A variant of this is to consider engaging a third party AIFM that carries out risk management functions. These are already available in Ireland, Luxembourg and elsewhere. In this way, any EU funds would have EU AIFMs, and could therefore still be passported throughout Europe for marketing while still delegating portfolio management to the UK.
AM: Beyond the hub option, managers can look at obtaining whatever local European licence is required to manage the relevant client. This might not always be more practicable than the hub option, however. Managers will need to consider their own clients and their own situations.
An option worth considering, although it won’t work in many cases, is moving the fund or managed account vehicle itself. It may be possible to redomicile it outside the EU, or in an EU jurisdiction with a more suitable regulatory regime. It might go without saying that this is entirely dependent on whether that would work for the investors.
THFJ: Under what terms would managers based in the UK still be able to market to the EU?
DS: Following a full Brexit, it will most likely be possible for UK AIFMs to market hedge funds to EU professional investors under the various national private placement regimes (NPPRs) in EU member states, after making a filing under Article 42 of AIFMD. That is the same process currently used by US managers, for example.
The NPPR regimes were originally due to be switched off as early as 2018, but because of the delays in introducing the third-country AIFMD passport, which is linked to the termination of the NPPRs, that now seems unlikely to happen until at least 2020 and possibly later.
AM: The Article 42 process is quite similar to the so-called Article 36 process that UK managers currently follow. It requires reporting to be made to more regulators, but on the other hand there is no accompanying obligation for funds to have appointed a depo-lite provider.
THFJ: How will marketing into the UK from outside the EU be affected?
AM: As with the broader AIFMD regulatory regime, the Government will probably not try to change the AIFMD-based rules immediately upon Brexit. However, this could be an area where EU rules could be repealed without affecting the EU’s equivalency determination.

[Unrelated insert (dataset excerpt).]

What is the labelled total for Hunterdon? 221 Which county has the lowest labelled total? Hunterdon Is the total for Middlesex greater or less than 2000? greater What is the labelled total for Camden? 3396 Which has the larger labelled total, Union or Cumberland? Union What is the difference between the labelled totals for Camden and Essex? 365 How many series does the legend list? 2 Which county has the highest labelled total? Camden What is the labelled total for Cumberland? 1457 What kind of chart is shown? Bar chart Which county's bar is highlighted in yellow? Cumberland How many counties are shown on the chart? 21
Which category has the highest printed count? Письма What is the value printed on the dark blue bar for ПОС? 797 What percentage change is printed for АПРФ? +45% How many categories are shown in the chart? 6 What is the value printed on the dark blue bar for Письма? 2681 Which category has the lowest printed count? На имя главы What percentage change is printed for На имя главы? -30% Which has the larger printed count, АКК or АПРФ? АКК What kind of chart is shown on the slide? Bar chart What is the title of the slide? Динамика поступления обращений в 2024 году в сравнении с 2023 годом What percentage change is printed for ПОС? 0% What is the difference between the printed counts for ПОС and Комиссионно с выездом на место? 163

That could mean that, in the medium term, the AIFMD regime could be removed for marketing AIFs into the UK, and we would revert to something like the pre-AIFMD position, though perhaps retaining some elements of it. It remains to be seen what the FCA believes will be appropriate at a policy level.
THFJ: What should fund managers be doing now?

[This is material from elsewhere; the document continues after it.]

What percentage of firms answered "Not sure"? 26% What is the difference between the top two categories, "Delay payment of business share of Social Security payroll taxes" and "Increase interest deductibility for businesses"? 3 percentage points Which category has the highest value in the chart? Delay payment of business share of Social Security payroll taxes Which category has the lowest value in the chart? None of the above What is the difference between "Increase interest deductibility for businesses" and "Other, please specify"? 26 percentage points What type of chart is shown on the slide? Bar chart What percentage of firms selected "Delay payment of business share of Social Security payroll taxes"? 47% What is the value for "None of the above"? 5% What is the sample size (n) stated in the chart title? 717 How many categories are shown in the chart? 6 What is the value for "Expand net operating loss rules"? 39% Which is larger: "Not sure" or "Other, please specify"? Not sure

DS: We are in the early days of what will be a long and complex process. While we still face a great deal of uncertainty, fund managers should be planning for some kind of realignment of their businesses, depending on where their priorities lie. Managers should ask themselves, in particular, how important their European client base is. We expect more firms to start assessing what different EU locations can offer them in respect of continued access to Europe.
Some managers, particularly those with more complex businesses, might need to push forward with reorganisation and regulatory processes now, to give themselves enough time to ensure that their businesses maintain full compliance after Brexit. Many of the banks started their planning months ago, although, as any bank reorganisations are of course likely to take longer than will be the case for most fund managers, they have less scope to wait to see how developments unfold. We would also caution against knee-jerk reactions.
AM: It is also important not to forget that Article 50 has not yet been invoked, and the Brexit process will be a reasonably long one. In the meantime, business can still be done in the EU in exactly the same way as it is now.
DS: Ultimately, it is to be hoped that some form of common sense system of regulation and passporting will come out of any talks, allowing the asset management sector to continue to do business with a minimum of disruption.